**** INPUT MATERIAL

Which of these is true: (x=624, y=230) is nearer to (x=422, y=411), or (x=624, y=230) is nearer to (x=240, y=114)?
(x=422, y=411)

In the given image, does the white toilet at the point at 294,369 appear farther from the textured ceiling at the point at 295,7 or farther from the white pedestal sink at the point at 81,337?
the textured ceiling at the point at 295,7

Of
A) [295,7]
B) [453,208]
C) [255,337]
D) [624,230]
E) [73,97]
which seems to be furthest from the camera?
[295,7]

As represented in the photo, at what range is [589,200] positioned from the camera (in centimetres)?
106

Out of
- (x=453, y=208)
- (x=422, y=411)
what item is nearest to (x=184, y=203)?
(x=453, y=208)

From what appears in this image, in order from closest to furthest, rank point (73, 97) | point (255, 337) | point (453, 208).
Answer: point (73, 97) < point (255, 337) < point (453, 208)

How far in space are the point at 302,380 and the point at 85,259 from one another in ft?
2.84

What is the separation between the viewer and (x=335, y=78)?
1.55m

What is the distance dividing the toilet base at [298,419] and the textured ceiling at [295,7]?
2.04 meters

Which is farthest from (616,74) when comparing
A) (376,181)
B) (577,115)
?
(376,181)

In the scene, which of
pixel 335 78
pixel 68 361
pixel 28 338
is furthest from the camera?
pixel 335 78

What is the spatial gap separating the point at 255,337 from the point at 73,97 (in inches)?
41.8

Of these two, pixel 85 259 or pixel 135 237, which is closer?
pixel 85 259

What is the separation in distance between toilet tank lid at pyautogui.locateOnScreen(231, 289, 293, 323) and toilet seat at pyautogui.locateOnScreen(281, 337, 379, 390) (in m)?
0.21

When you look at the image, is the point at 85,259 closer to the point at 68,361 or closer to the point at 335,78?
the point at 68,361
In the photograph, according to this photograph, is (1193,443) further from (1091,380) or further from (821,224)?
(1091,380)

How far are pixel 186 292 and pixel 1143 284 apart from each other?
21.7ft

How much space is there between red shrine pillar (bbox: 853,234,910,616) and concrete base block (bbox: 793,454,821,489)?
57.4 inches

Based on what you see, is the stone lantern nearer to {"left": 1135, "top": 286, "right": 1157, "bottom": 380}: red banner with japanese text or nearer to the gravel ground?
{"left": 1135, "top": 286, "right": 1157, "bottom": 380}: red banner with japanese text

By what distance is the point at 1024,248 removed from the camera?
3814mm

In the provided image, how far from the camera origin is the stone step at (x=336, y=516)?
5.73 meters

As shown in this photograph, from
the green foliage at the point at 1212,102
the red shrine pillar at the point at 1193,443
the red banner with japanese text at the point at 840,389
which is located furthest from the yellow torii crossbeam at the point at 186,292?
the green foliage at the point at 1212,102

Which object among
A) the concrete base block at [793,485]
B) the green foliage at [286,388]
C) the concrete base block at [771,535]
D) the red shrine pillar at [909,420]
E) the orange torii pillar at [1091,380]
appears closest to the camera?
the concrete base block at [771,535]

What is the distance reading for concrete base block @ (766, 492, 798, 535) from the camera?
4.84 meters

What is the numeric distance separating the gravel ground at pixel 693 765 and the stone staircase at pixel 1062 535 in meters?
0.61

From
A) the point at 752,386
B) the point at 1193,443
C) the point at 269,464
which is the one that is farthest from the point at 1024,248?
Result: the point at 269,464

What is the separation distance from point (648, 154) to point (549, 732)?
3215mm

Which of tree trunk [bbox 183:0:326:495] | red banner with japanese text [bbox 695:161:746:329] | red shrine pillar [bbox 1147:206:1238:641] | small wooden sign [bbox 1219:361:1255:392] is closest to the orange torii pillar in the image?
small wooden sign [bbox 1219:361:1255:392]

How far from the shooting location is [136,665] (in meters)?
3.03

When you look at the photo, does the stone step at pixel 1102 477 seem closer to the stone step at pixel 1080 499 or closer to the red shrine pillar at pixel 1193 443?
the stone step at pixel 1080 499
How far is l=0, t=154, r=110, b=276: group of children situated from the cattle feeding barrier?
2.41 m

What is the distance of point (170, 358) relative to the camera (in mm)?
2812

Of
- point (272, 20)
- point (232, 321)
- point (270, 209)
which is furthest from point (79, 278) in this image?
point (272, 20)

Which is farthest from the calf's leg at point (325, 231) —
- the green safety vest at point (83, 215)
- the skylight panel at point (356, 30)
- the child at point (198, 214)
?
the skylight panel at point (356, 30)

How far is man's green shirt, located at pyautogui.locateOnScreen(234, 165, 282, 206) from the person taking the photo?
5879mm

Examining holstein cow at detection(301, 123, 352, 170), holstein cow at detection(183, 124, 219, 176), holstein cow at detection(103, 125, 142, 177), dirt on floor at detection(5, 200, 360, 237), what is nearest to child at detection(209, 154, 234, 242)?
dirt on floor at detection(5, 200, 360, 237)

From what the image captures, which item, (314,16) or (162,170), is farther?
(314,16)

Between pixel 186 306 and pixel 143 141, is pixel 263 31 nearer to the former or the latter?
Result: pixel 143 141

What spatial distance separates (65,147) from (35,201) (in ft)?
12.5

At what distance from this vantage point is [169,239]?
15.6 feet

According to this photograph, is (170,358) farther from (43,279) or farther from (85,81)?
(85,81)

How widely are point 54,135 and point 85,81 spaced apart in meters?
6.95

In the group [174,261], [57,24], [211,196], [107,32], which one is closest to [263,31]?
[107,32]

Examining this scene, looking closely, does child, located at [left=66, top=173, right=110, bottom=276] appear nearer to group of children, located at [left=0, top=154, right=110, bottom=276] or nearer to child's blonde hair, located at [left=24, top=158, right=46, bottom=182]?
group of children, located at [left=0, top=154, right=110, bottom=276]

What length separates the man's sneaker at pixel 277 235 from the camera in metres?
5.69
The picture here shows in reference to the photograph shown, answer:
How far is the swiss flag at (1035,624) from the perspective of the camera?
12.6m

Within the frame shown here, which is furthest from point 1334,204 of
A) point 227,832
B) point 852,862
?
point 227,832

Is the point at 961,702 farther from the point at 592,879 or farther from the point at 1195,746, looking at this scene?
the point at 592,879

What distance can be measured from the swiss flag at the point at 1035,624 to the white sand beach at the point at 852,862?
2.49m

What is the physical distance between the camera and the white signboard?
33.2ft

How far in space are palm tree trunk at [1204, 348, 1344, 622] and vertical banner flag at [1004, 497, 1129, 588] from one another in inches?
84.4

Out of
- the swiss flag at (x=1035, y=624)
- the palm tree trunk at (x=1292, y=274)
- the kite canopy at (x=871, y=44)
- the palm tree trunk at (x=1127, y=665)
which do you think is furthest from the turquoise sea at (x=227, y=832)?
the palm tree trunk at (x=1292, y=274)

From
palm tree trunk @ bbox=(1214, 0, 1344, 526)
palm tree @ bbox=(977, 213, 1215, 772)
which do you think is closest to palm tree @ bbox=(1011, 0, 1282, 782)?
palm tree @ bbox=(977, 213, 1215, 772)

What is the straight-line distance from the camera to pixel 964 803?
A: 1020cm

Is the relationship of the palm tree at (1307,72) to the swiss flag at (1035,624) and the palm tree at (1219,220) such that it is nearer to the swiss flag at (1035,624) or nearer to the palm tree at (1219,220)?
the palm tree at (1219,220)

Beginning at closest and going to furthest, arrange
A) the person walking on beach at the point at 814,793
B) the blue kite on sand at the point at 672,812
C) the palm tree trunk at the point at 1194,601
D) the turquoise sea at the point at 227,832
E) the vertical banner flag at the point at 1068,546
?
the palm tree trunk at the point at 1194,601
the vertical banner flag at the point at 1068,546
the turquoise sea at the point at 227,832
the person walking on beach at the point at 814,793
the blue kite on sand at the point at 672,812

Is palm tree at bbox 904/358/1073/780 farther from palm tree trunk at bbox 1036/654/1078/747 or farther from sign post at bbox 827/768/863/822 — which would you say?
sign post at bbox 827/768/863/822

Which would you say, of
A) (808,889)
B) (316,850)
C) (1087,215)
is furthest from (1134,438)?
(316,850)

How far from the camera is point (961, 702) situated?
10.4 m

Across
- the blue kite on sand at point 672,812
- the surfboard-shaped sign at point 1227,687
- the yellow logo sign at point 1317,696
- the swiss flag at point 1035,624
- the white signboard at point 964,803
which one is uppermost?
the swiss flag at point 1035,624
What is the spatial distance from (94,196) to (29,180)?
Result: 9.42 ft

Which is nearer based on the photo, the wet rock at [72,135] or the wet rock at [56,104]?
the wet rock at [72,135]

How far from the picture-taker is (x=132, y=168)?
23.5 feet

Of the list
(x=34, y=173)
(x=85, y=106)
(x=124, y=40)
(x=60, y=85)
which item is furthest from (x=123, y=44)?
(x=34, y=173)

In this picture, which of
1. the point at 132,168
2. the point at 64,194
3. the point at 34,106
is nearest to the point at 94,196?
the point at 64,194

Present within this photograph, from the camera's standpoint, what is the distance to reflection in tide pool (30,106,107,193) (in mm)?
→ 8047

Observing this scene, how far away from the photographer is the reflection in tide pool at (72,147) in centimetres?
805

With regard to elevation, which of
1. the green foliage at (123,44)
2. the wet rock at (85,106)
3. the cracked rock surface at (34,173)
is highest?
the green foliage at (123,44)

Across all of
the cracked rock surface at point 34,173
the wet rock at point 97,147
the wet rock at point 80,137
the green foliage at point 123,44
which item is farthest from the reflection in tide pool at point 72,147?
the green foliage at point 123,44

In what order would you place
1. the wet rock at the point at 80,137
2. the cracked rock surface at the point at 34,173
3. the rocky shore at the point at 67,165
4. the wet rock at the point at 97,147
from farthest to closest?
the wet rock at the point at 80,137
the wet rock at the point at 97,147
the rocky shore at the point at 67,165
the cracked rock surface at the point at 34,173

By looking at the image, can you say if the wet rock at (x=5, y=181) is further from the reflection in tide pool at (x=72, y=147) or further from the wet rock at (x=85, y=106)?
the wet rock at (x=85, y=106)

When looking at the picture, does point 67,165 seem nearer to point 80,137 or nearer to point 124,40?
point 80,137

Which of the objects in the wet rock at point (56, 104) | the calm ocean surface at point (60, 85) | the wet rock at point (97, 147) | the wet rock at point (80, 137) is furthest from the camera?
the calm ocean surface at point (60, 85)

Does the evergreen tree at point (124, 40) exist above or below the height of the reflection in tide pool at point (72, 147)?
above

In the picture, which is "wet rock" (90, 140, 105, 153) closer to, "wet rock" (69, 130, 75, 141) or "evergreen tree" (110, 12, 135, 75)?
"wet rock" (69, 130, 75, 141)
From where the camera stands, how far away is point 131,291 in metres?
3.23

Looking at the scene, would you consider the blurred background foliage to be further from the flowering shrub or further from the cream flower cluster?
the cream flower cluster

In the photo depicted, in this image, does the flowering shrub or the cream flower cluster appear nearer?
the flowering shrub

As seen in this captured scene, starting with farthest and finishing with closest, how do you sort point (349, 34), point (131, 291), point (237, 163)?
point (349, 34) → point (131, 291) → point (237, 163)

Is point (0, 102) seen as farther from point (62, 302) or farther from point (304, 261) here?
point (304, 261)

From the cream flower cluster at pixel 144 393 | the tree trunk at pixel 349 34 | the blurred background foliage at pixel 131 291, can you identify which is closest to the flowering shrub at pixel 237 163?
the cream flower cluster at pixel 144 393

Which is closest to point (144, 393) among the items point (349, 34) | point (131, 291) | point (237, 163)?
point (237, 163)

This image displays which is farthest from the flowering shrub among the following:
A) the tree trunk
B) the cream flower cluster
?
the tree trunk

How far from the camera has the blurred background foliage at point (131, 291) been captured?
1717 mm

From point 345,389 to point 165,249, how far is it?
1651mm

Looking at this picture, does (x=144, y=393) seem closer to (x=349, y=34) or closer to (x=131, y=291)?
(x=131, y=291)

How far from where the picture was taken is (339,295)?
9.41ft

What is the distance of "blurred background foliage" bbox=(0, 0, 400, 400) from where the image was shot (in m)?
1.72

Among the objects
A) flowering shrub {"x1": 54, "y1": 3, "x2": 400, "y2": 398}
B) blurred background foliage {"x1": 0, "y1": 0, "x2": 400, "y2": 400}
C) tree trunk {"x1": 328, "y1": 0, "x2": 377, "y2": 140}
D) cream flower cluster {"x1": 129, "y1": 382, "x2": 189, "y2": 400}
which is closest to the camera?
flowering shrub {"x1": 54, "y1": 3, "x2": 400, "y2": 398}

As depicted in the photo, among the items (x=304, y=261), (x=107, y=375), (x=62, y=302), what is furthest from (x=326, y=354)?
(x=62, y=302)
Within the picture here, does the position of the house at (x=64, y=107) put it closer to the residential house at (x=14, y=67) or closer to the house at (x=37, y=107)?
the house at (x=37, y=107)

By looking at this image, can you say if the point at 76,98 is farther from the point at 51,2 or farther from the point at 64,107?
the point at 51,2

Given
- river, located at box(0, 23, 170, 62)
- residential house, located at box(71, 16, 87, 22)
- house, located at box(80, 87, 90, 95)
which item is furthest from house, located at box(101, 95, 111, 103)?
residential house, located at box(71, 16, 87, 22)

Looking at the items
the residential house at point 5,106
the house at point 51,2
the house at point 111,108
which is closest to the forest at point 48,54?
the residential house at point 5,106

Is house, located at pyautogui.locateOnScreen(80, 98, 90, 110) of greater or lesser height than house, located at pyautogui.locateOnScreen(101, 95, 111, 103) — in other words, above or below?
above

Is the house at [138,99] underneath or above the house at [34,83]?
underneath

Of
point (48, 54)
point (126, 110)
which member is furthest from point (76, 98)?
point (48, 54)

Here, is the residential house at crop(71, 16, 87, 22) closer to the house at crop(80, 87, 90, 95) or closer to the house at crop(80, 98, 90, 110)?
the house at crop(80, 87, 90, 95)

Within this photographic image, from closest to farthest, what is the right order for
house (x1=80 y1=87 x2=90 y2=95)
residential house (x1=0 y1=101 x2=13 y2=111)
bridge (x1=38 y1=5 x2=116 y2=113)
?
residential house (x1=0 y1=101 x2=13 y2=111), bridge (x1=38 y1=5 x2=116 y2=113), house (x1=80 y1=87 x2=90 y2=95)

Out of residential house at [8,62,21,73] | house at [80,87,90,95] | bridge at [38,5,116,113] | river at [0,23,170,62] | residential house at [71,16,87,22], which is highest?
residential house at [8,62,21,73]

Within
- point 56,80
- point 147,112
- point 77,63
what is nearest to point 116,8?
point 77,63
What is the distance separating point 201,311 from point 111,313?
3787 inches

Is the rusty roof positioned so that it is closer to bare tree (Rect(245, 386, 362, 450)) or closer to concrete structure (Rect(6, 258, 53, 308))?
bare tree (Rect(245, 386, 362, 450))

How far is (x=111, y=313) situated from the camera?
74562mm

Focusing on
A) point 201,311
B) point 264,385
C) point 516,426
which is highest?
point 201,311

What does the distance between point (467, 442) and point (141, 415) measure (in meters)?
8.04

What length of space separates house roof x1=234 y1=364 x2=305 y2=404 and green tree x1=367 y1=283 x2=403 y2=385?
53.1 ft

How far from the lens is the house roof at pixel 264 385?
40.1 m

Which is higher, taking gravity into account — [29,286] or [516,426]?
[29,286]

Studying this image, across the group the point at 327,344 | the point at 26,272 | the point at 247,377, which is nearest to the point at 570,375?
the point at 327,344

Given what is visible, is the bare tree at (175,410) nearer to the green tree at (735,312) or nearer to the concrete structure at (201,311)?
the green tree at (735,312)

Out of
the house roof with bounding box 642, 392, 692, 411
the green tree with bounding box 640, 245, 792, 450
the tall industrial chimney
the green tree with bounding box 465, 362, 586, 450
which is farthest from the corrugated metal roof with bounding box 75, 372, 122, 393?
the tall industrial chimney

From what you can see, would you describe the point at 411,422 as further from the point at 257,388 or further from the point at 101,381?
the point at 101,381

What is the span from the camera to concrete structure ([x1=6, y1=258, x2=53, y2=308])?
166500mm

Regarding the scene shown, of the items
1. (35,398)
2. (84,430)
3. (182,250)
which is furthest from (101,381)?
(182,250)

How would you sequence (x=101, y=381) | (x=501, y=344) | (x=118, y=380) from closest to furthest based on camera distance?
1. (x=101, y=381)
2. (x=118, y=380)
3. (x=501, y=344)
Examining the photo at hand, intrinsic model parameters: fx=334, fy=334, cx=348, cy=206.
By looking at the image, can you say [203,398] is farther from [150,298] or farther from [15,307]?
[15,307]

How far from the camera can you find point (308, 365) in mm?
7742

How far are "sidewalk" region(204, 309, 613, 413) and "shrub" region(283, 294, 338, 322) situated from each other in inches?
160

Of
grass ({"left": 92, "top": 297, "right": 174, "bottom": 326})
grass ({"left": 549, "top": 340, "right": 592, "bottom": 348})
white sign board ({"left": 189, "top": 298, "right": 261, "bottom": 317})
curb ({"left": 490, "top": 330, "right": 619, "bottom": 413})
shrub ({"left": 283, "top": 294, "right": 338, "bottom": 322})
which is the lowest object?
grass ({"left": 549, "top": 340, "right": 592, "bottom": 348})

********

CHALLENGE: Above are the records; copy exactly the lines from the one with "Examining the photo" through the final line.

COMPLETED TASK:
Examining the photo at hand, intrinsic model parameters: fx=334, fy=334, cx=348, cy=206.
By looking at the image, can you say [203,398] is farther from [150,298] or farther from [15,307]?
[15,307]

How far from the camera can you find point (308, 365) in mm?
7742

How far are "sidewalk" region(204, 309, 613, 413) and "shrub" region(283, 294, 338, 322) situated from each other in inches?
160

Of
grass ({"left": 92, "top": 297, "right": 174, "bottom": 326})
grass ({"left": 549, "top": 340, "right": 592, "bottom": 348})
white sign board ({"left": 189, "top": 298, "right": 261, "bottom": 317})
curb ({"left": 490, "top": 330, "right": 619, "bottom": 413})
shrub ({"left": 283, "top": 294, "right": 338, "bottom": 322})
which is the lowest object?
grass ({"left": 549, "top": 340, "right": 592, "bottom": 348})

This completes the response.